Lichtenfeld put a finer point on the matter: “You can’t screen for cancer over telemedicine.”
Not all cancers are created equal
The implications of delayed cancer diagnoses vary based on several factors, Lichtenfeld said. “The different cancers have different scenarios depending on different circumstances,” he said.
“The same thing with colorectal cancer screening,” he continued. “Many people get a colonoscopy … every 10 years. So if they’re due now at this particular moment, the chance of harm as a result of waiting several months is unlikely to be significant harm.”
For other types of cancer, however, even a short holdup in treatment could have a damaging effect on a patient’s prognosis. Some types of breast cancer known as inflammatory breast cancer can be more aggressive, making it “more imperative for a timely diagnosis,” according to Dr. Noah Lindenberg, an oncologist in Marlton, New Jersey.
“Acute leukemia doesn’t wait, patients with certain lymphomas don’t wait, and they need to be treated,” Lichtenfeld said. “A two or three month delay for a woman with ovarian cancer could be a significant difference.”
While some cases may be time sensitive, doctors largely question if the risks are great with temporary delays for most routine screenings. At the same time, however, doctors stressed that any perceptible, physical sign should be addressed promptly. A lump in the breast or a changing spot on the skin, for example, could be a cancer.
“If it’s a physical finding or it’s a symptom that’s changing that is worrisome to the patient that is certainly a trigger that someone should seek medical care,” Cohn said.

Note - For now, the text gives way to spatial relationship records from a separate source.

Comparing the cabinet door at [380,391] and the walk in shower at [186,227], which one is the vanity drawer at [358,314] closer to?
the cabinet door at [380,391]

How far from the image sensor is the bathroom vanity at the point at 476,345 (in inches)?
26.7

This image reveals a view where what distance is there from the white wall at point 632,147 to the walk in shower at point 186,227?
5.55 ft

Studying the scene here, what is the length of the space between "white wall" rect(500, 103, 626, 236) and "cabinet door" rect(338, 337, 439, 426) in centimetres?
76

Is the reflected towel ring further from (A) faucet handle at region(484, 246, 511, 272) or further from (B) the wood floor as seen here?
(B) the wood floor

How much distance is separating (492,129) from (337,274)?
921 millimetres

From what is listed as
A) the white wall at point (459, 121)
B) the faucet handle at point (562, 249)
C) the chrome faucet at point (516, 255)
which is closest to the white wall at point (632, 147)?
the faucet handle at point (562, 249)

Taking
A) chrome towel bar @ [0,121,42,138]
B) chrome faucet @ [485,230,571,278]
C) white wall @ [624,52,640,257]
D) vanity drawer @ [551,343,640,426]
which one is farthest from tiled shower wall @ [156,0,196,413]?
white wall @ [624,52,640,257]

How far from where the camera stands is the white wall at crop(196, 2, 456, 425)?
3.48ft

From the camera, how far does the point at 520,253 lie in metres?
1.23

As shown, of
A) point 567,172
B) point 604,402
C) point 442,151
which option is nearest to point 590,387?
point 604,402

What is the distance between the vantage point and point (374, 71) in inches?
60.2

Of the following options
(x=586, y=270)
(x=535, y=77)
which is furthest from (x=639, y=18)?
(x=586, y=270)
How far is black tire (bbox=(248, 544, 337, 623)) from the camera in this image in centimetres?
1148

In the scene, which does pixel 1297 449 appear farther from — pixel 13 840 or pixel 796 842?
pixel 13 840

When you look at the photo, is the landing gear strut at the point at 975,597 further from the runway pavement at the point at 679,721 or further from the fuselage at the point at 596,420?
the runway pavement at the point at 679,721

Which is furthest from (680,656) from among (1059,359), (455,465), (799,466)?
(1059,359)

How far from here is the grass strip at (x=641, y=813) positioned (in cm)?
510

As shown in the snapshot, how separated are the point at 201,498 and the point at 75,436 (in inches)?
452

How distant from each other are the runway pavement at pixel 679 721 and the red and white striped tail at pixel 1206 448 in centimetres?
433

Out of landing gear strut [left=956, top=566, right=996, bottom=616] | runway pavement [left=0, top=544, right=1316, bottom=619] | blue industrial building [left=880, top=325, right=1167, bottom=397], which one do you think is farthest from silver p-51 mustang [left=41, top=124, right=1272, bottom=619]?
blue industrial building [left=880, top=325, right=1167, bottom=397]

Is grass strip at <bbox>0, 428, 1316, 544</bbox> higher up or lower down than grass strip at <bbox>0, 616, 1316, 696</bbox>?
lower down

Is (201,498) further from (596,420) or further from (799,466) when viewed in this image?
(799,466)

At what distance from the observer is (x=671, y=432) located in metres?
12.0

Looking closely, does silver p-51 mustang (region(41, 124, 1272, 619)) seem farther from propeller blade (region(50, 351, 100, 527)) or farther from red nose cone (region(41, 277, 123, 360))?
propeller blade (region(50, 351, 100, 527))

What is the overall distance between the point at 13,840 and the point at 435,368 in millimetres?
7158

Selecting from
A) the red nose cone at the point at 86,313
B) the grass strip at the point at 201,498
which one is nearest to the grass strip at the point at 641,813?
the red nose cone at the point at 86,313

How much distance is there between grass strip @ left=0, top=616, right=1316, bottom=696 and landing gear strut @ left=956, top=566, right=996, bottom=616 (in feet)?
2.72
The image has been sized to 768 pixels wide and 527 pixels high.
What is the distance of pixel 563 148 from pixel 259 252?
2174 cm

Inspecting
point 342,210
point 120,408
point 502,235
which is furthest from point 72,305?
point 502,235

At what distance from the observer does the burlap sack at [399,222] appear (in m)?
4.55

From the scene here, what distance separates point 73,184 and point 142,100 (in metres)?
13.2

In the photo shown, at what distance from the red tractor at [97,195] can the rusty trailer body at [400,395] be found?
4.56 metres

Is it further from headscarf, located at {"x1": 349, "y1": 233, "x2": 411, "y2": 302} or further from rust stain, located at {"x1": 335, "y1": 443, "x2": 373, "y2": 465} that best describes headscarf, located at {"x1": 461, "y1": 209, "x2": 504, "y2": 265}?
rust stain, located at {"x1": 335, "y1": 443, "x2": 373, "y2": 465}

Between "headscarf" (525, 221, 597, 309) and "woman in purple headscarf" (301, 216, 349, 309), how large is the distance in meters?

Each patient’s standard of risk “is based on a complex equation” that includes family history and prior health profile, added Cohn, from Ohio State.
For many types of cancer in the average patient, doctors said, a delay in screening or treatment most likely would not have dire consequences. Lichtenfeld suggested that in most types of breast cancer, “we wouldn’t expect to see a substantial change in outcomes if a mammogram was delayed.”